Answer: The percentage represented in the region is: 8.85%

(b) Z > 1.48

\[Z=\frac{x-\mu}{\sigma}\]

mu <- 0
sd <- 1
Z <- 1.48
# finding value for "x"
x <- Z * sd + mu
x
## [1] 1.48

Since we have that \(P(Z > 1.48)\) then, we can find \(P(x > 1.48)\)
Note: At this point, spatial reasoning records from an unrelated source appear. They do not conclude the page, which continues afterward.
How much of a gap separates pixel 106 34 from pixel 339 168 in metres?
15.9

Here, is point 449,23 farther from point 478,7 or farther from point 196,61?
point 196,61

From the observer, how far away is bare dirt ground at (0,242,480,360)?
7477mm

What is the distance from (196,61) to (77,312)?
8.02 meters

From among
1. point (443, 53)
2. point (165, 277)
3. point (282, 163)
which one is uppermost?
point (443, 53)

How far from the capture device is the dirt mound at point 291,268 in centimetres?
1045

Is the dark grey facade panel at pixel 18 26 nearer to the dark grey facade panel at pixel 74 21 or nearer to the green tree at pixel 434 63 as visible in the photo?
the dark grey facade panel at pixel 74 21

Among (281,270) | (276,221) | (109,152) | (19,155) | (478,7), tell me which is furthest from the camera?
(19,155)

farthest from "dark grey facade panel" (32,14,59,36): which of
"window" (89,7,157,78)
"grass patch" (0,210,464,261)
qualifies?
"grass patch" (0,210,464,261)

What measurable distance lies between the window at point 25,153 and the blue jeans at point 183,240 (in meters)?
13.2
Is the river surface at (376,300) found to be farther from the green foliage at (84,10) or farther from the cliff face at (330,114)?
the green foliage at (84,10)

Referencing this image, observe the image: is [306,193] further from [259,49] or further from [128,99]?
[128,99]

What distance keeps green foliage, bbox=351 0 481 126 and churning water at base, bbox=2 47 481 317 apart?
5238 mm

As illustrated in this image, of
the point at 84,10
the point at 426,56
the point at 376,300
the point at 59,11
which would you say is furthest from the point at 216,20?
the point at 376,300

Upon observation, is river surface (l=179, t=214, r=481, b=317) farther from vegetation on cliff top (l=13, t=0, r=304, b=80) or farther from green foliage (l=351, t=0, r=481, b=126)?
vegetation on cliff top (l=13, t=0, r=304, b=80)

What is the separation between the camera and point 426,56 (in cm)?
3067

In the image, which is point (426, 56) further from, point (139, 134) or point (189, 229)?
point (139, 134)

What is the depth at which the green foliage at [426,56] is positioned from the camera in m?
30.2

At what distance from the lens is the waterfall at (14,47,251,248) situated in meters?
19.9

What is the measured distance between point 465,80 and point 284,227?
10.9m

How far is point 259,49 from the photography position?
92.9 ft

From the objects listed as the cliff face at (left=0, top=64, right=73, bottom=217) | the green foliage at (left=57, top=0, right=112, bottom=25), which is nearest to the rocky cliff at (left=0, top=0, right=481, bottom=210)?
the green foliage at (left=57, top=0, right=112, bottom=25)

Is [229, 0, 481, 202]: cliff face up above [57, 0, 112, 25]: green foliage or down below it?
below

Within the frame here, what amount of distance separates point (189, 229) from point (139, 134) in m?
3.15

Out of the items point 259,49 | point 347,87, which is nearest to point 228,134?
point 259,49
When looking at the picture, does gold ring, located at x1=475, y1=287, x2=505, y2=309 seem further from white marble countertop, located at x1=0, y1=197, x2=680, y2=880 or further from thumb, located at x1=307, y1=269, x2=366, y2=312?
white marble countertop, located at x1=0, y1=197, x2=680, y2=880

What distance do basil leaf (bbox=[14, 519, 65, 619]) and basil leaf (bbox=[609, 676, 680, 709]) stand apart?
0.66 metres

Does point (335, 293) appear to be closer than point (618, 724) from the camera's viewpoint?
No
# Finding probability for the right tail (I am taking it as the complement)
1 - pnorm(x, mean = 0, sd = 1)
## [1] 0.06943662
# Probability curve plot
normalPlot(mean = 0, sd = 1, bounds = c(x, Inf), tails = FALSE)

Answer: The percentage represented in the region is: 6.94%

(c) -0.4 < Z < 1.5

\[Z=\frac{x-\mu}{\sigma}\]

mu <- 0
sd <- 1
Z1 <- -0.4
Z2 <- 1.5
# finding value for "x"
x1 <- Z1 * sd + mu
x2 <- Z2 * sd + mu
x1
## [1] -0.4
x2
## [1] 1.5

Since we have that \(P(-0.4 < Z < 1.5)\) then, we can find \(P(-0.4 < x < 1.5)\)

# Finding probabilities in order tofind our desired probability.
p1 <- pnorm(x1, mean = 0, sd = 1)
p2 <- pnorm(x2, mean = 0, sd = 1)
p2 - p1
## [1] 0.5886145
# Probability curve plot
normalPlot(mean = 0, sd = 1, bounds = c(x1, x2), tails = FALSE)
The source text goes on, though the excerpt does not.